LONDON (Thomson Reuters Foundation) - The worst-ever outbreak of dengue fever in Sri Lanka has killed nearly 300 people with the number of cases rising rapidly, aid agencies said on Monday as they scaled up an emergency response in the wake of devastating floods and landslides in May.
Sri Lanka’s Ministry of Health said the number of people infected by the mosquito-borne viral disease had reached over 103,000 so far this year - which is nearly double the total number of cases in 2016 - with about 296 deaths.
The Sri Lanka Red Cross said dengue patients were streaming into overcrowded hospitals that were stretched beyond capacity and struggling to cope, particularly in the country’s hardest hit Western Province.

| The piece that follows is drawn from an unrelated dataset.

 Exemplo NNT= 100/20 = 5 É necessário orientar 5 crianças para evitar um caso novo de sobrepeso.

“Dengue is endemic here, but one reason for the dramatic rise in cases is that the virus currently spreading has evolved and people lack the immunity to fight off the new strain,” Novil Wijesekara, head of health at the Sri Lanka Red Cross, said in a statement.
Dengue is common in South Asia, especially during the monsoon season which runs from June to September, and if untreated, it can kill.

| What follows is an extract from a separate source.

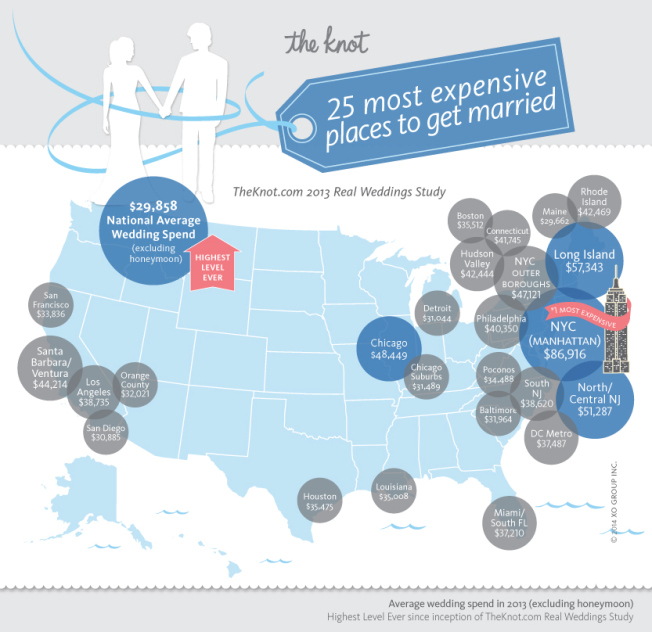 Source: TheKnot.com Real Wedding Study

Monsoon rains and flooding in Sri Lanka provided perfect breeding sites for mosquitoes and ongoing rain and worsening sanitation had exacerbated the situation, the agencies said.

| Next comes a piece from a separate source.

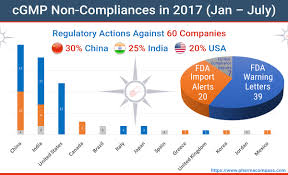 mid 2017 recap of fda warning letters import alerts eu non pliances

Teams of Red Cross volunteers are working with government officials to provide patient care at hospitals and go door-to-door to raise awareness about the disease and stop its spread.
The International Federation of Red Cross said it had released new disaster emergency funds on Monday to help about 307,000 people in the districts of Colombo, Gampaha, and Kalutara where dengue was rampant.
“The size of this dengue outbreak is unprecedented in Sri Lanka,” Jagath Abeysinghe, president of Sri Lanka Red Cross, said in a statement.
“It will require a united front in support of the government’s prevention and control program and committed community action to tackle it.”
Dengue infects hundreds of millions of people each year and is becoming more prevalent, spreading to more than 100 countries from nine in 1960, according to the World Health Organization, with cases rising to 390 million a year from 15,000 in 1960.